At the National Archives and Library of Congress yesterday, staff members were busy with the laborious task of examining copies of the documents seized in Boston and cross-checking them with the historical collections at both institutions. Representatives of the two facilities were present Friday and yesterday when the FBI seized Mount's bank deposit boxes and will be examining those confiscated documents as well, according to officials.
Mount, meanwhile, was released on $50,000 bond yesterday in Boston, where he faces federal charges of interstate transportation of stolen property.
The federal complaint alleged that Mount took from Washington to Boston three Lincoln letters that were missing from the National Archives and nine letters written by 19th century artist James Whistler that were discovered missing from the Library of Congress, according to the FBI's Boston office.
Mount, an art historian who had fallen on hard times, was bailed out of jail by a longtime friend in Massachusetts. His court-appointed attorney, Charles McGinty, said yesterday that Mount would have no comment "at this time" on the allegations.
McGinty said last week that the government had "jumped the gun" in arresting Mount and that authorities would have trouble proving that the documents in his possession were the same ones missing from the Library of Congress and the National Archives.
An FBI inventory of documents and other items seized yesterday listed, in addition to actual historical papers, an empty folder marked, "Stanton on Lincoln's death." The gun was a .32-caliber handgun "that was loaded," according to one law enforcement source. In addition, 926 capsules believed to be tranquilizers and a can of Mace were confiscated, authorities said.
Mount, once a promising author and portraitist who grew up in Brooklyn but affected a British accent, frequently researched records at the Library of Congress and the
National Archives, according to officials there.
"He made many, many visits and looked at a wide range of records, including those from the Civil War and World War I," said Jill Brett, a spokeswoman for the National Archives. "We have slips with his name going back to 1984."

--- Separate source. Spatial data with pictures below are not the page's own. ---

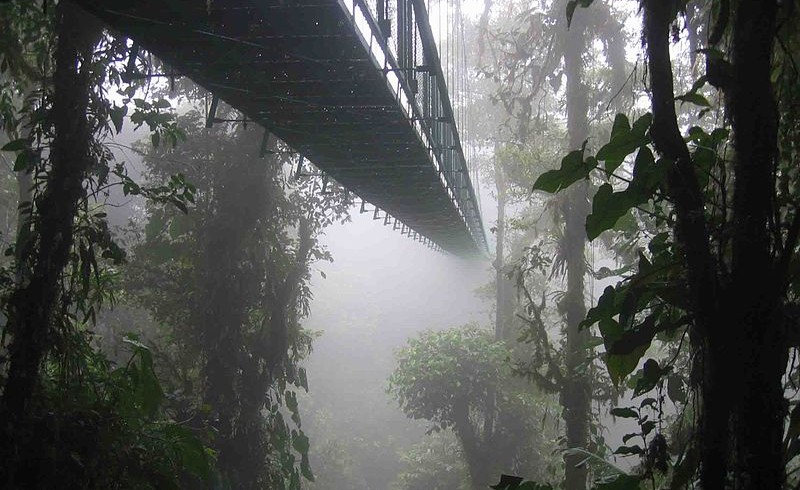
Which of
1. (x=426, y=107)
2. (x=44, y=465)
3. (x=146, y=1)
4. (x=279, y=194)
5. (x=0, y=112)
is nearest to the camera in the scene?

Brett said the number of documents on file, about 3 billion pieces of paper, prevents each item from being catalogued individually. Instead, the items are numbered and filed by subject and record group in archival boxes that contain as many as 1,000 pieces of paper. These boxes are now being checked to see if numbers are out of sequence.
"We're going into boxes and checking to see what's missing," Brett said, adding that "a cursory appraisal" so far indicates that 165 of the documents confiscated in Boston were previously in the National Archives' possession.
Although they do not make body searches, officials at the Library of Congress and the National Archives have described elaborate security precautions they say are used to protect their collections. These include keeping guards in the research rooms, prohibiting purses and briefcases, distributing special paper for note-taking and checking all hand-held papers and returned boxes.
As a result of the Mount case, however, Brett said the building is "reevaluating both security and research procedures."
A spokeswoman at the Library of Congress said the library is working to document "evidence of L.C. ownership of materials found in his possession," but she declined to discuss specific procedures "since the case is an active one."